Text shown
= Beginning of Section =

Biology of Queen Bees,
By Bill Hesbach
In today’s world, there’s no question that the queen bee is, in fact, female but oddly enough, honey bee queens were formerly known as “kings” bees until the 1660’s when a Dutch scientist, Jan Swammerdam, dissected the King bee and discovered ovaries. Since that enlightening event, the queen is often discussed as the single reproductive female in the colony because the specializes in egg laying, while the remaining female “worker” perform all other colony duties. But the royal implications of her title couldn’t be farther from the truth. The queen bee in a colony is more like an indentured servant, laboring tirelessly every day.
The amazing part about the biology of the queen is that she starts life from a fertilized egg just like any other female bee. The process by which she is then transformed into a queen is based on how she is fed. A queen larva is fed a special food which consists of fats and proteins secreted from glands located in the heads of nurse bees. The mixture, referred to as royal jelly, has more carbohydrate, and different vitamins than the food fed to worker larvae.
Queen larvae are fed lavishly, and float in a pool of creamy white jelly, from which they feed and develop their reproductive organs, elongate their bodies and emerge as fully developed virgin queens. Even after a queen emerges she’s fed royal jelly and is continually fed royal jelly for her entire life.
When a colony is raising a new queen, they normally develop more than one. The first queen to emerge will sometimes kill all the rest while they are still in their cells. But sometimes two or more queens emerge at the same time, and in that case, they engage in a royal battle until one is the victory. In any case, the colony ends up with one virgin queen that will then mature and mate. Queens emerge as adults 16 days after their egg is laid and are usually ready to begin their mating flight by day 20. Before a queen ventures out to mate, she’ll first take orientation flights around the hive location to ensure her safe return, and then choose a nice sunny day to leave the colony and find a drone congregation area (DCA) to mate. a DCA is a location where drones from many different colonies gather to colonies gather to wait for virgin queens. Most apiaries form DCAs, but a virgin queen will fly away from her own apiary’s DCA, which helps ensure some genetic diversity.

= End of Section =

Information shown
= Beginning of Section =

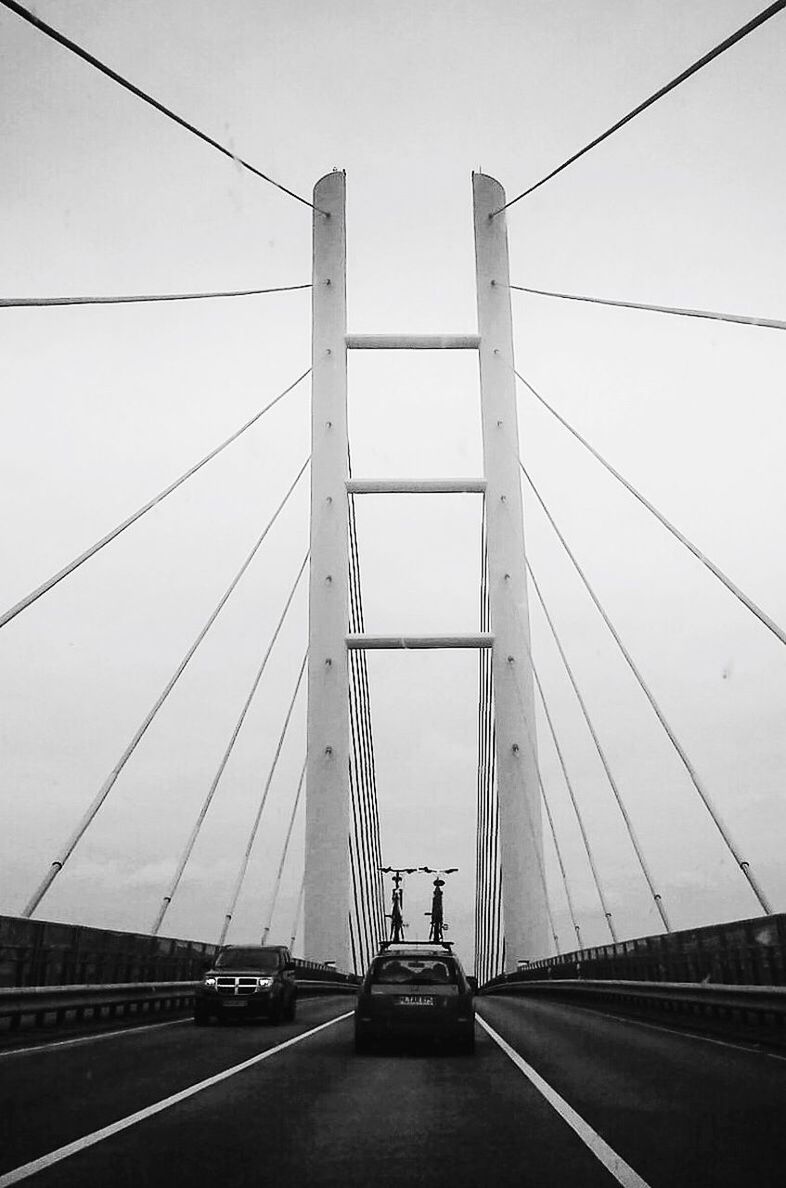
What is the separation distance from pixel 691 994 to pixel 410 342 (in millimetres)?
21125

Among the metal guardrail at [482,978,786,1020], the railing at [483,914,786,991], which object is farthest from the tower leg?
the railing at [483,914,786,991]

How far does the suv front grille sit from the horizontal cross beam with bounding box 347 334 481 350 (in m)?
19.4

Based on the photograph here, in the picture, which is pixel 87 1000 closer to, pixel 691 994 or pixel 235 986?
pixel 235 986

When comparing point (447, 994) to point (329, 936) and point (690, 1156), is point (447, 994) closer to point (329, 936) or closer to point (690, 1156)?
point (690, 1156)

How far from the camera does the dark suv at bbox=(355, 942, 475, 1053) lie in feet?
41.9

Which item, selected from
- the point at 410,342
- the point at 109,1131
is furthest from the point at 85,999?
the point at 410,342

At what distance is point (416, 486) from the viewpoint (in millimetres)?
33156

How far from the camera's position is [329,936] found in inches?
1243

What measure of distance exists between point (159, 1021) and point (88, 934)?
2648 millimetres

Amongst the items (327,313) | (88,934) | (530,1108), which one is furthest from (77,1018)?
(327,313)

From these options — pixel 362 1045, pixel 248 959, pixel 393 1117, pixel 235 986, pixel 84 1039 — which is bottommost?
pixel 393 1117

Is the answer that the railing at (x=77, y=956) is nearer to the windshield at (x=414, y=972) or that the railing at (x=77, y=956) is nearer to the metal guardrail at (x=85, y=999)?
the metal guardrail at (x=85, y=999)

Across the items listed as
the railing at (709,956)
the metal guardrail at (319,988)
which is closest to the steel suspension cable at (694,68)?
the railing at (709,956)

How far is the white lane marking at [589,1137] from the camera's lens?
5.61m
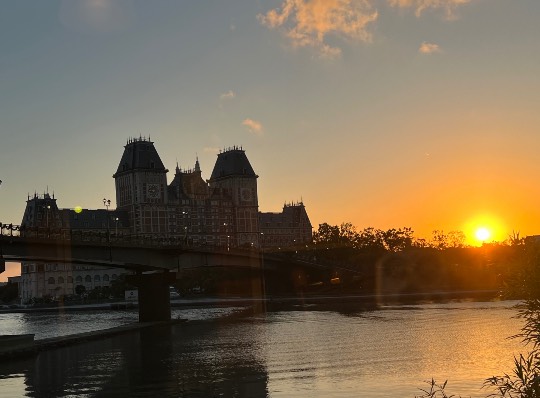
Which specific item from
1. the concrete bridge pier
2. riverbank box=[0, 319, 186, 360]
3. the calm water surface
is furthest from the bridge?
the calm water surface

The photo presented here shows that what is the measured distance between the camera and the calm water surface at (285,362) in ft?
115

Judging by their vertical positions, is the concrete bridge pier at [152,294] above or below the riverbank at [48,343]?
above

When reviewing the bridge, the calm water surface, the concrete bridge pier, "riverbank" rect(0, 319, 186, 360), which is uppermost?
the bridge

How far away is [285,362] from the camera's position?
148 feet

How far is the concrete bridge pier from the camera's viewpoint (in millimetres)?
91438

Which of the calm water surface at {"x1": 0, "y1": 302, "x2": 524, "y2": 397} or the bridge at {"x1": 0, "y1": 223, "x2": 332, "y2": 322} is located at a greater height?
the bridge at {"x1": 0, "y1": 223, "x2": 332, "y2": 322}

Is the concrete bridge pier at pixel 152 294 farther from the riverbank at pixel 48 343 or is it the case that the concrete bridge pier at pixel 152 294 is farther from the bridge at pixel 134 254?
the riverbank at pixel 48 343

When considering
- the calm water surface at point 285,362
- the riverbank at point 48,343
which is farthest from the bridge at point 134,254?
the calm water surface at point 285,362

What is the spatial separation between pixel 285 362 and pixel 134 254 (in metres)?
45.2

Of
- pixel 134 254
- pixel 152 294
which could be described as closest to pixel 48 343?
pixel 134 254

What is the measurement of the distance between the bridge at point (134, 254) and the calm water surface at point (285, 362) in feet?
34.8

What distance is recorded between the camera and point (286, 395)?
106ft

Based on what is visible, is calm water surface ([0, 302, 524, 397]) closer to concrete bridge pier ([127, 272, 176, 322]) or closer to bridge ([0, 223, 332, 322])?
bridge ([0, 223, 332, 322])

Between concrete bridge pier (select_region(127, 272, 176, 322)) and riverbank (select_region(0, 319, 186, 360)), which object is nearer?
riverbank (select_region(0, 319, 186, 360))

= End of Section =

Requirement
Rewrite the queen bee text starting at "The amazing part" and ending at "to worker larvae.", changing "nurse bees" to "young worker bees".

Answer for the task
The amazing part about the biology of the queen is that she starts life from a fertilized egg just like any other female bee. The process by which she is then transformed into a queen is based on how she is fed. A queen larva is fed a special food which consists of fats and proteins secreted from glands located in the heads of young worker bees. The mixture, referred to as royal jelly, has more carbohydrate, and different vitamins than the food fed to worker larvae.